Fue ese disparo al palo del Córdoba en el descuento lo que endulzó
el viaje de regreso. Cuando tenías la tentación de considerar peligrosísimo un
empate sin goles asomaba el recuerdo de ese remate a bocajarro, y entonces
veías el vaso medio lleno. Si el delantero del Córdoba hubiera apuntado un poco mejor, es
posible que los ocupantes del autobús 1 de aficionados murcianistas no hubieran reído como rieron con ‘Ocho
apellidos vascos’. Fue ésta la película por la que apostó para el primer tramo del viaje de vuelta el conductor, conservador en este apartado y también en su
predilección por las carreteras nacionales en detrimento de las autovías. La conclusión sobre la cinta española más taquillera de
la historia fue parecida a la que sacamos del partido del Murcia: bajón
importante en la segunda mitad. Es verdad que la película se llevó entre algunos de nosotros adjetivos mucho
más duros; mientras que la parte trasera del bus se entregó con devoción, por
mi zona, su depresión de chistes tras el comienzo fue definida como “insoportable”
e incluso como “dramática”. Honestamente, entendemos que Garci, por ejemplo, propone bastante más.

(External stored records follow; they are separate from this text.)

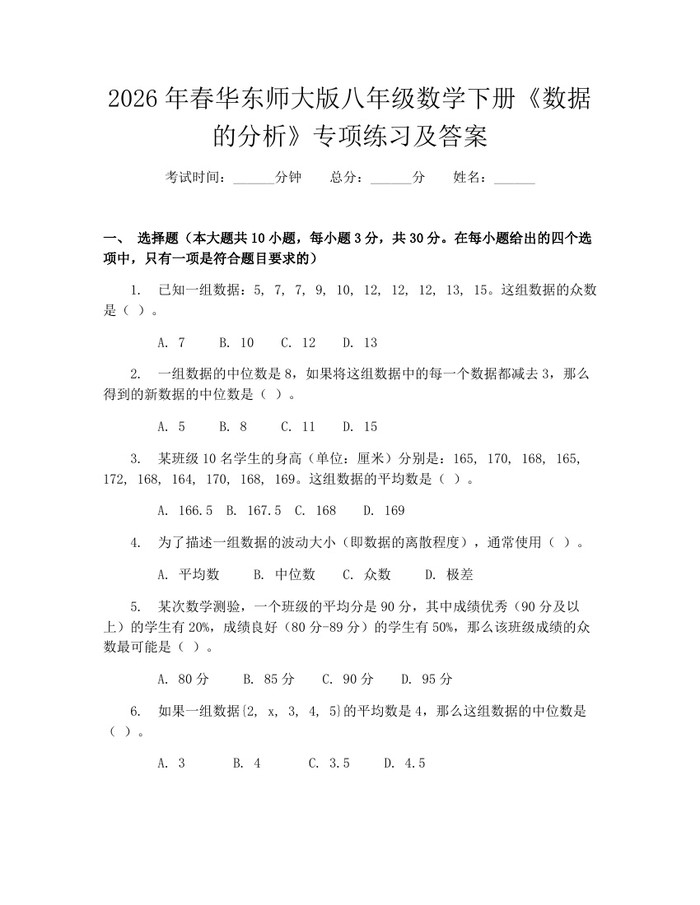 2026年春华东师大版八年级数学下册《数据的分析》专项练习及答案:(docx+pdf)免费下载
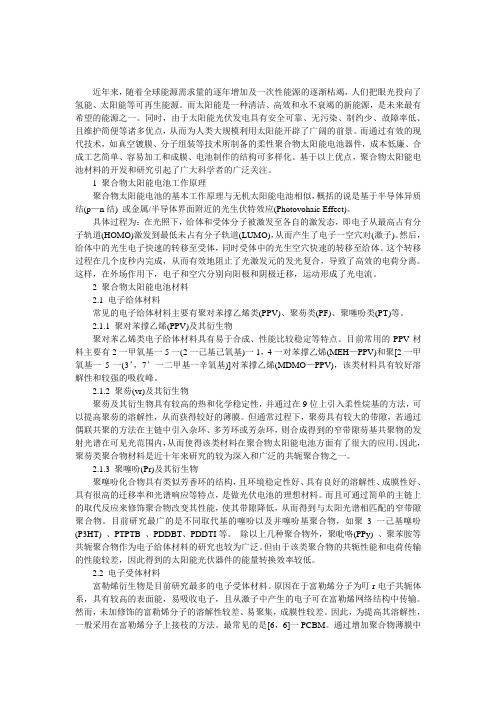 新能源的材料论文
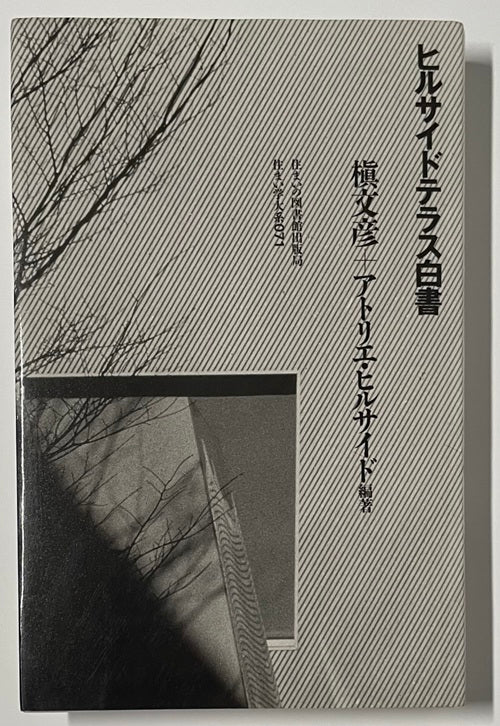 住まい学大系　71　ヒルサイドテラス白書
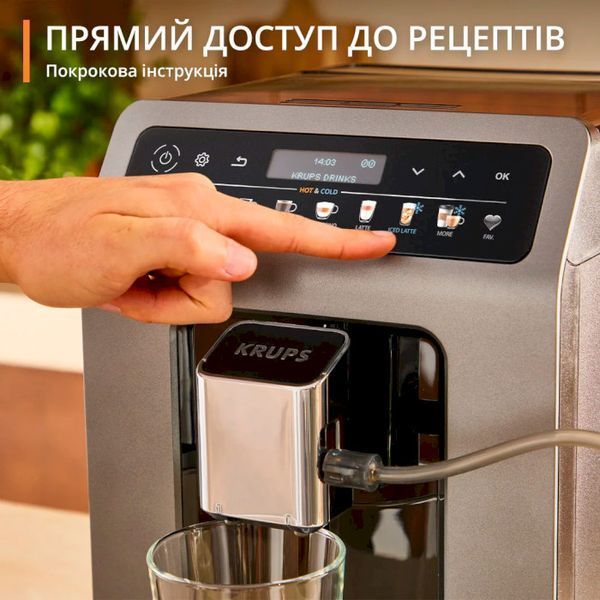 Кавомашина Krups Evidence Hot & Cold EA898GF0 159512 фото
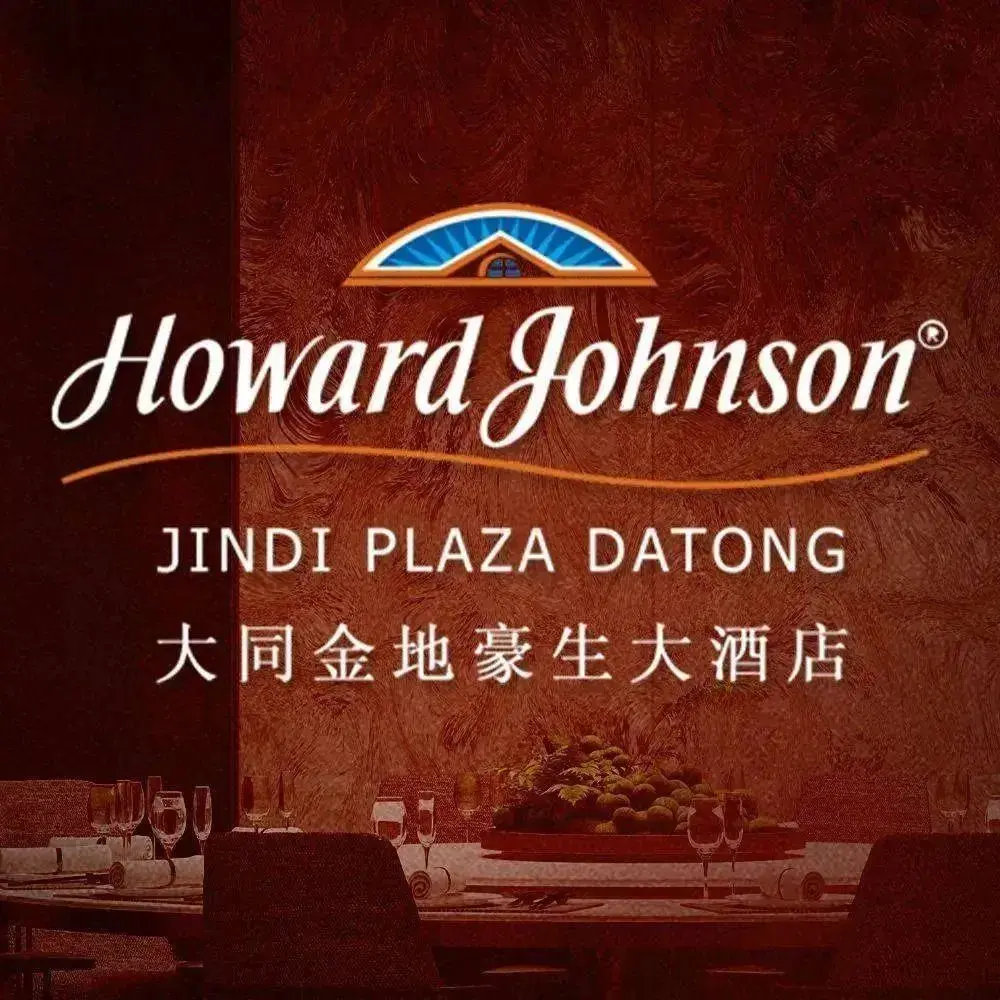 金地豪生大酒店中餐厅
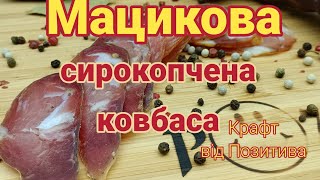 Мацикова сирокопчена ковбаса👌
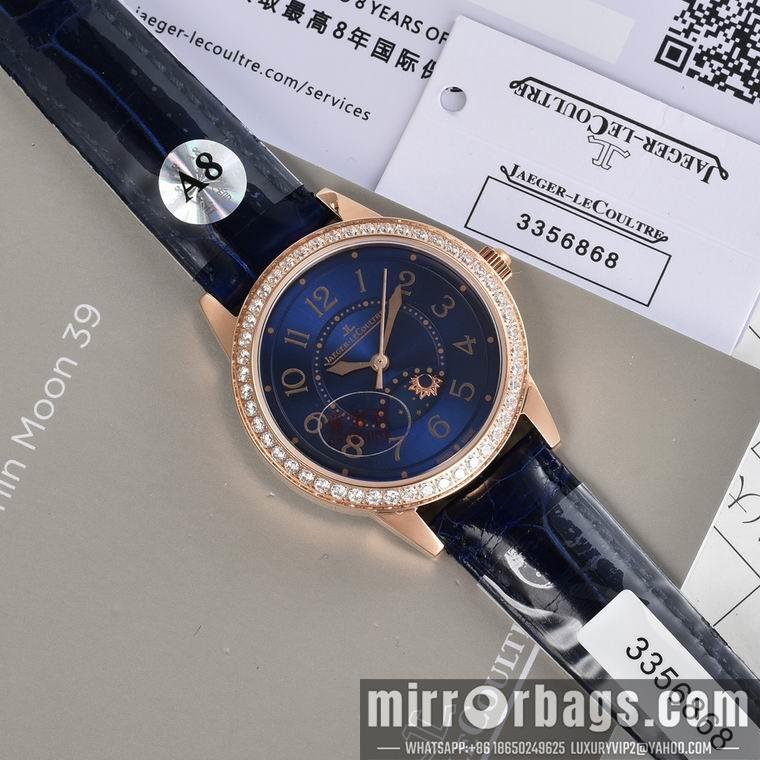 Replica Jaeger Lecoultre women 33X9mm M19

Mucho más acertado estuvo el chófer con el título que escogió para
el último tramo de viaje, desde Baza. ‘El discurso del rey’ aportó el sosiego
que el viaje necesitaba en la madrugada profunda. “Esas palabricas lentas y las
pausas tan largas entre los diálogos me han dado la vida”, escuché decir a un
pasajero, agradecido, cuando llegamos a Nueva Condomina hacia las 4:30 de la
mañana. Tras una jornada de trece horas de viaje y dos de sufrimiento agónico en la que pasamos más calor que en la comunión del Rey León, estábamos ya en casa. Y resoplábamos, y nos entregábamos a una resignación que intentaba ser sabia, porque al fin y al cabo habíamos conseguido el objetivo más importante de este fútbol que nace en junio, que es el mismo deporte que se juega el resto del año y es distinto a la vez: habíamos conseguido sobrevivir.
Real Murcia: Casto; Molinero, Mauro, Truyols, Álex Martínez; Dorca, Eddy, Toribio (Ivan Moreno, 76), Saúl Berjon, Wellington (Acciari, 88) y Kike García.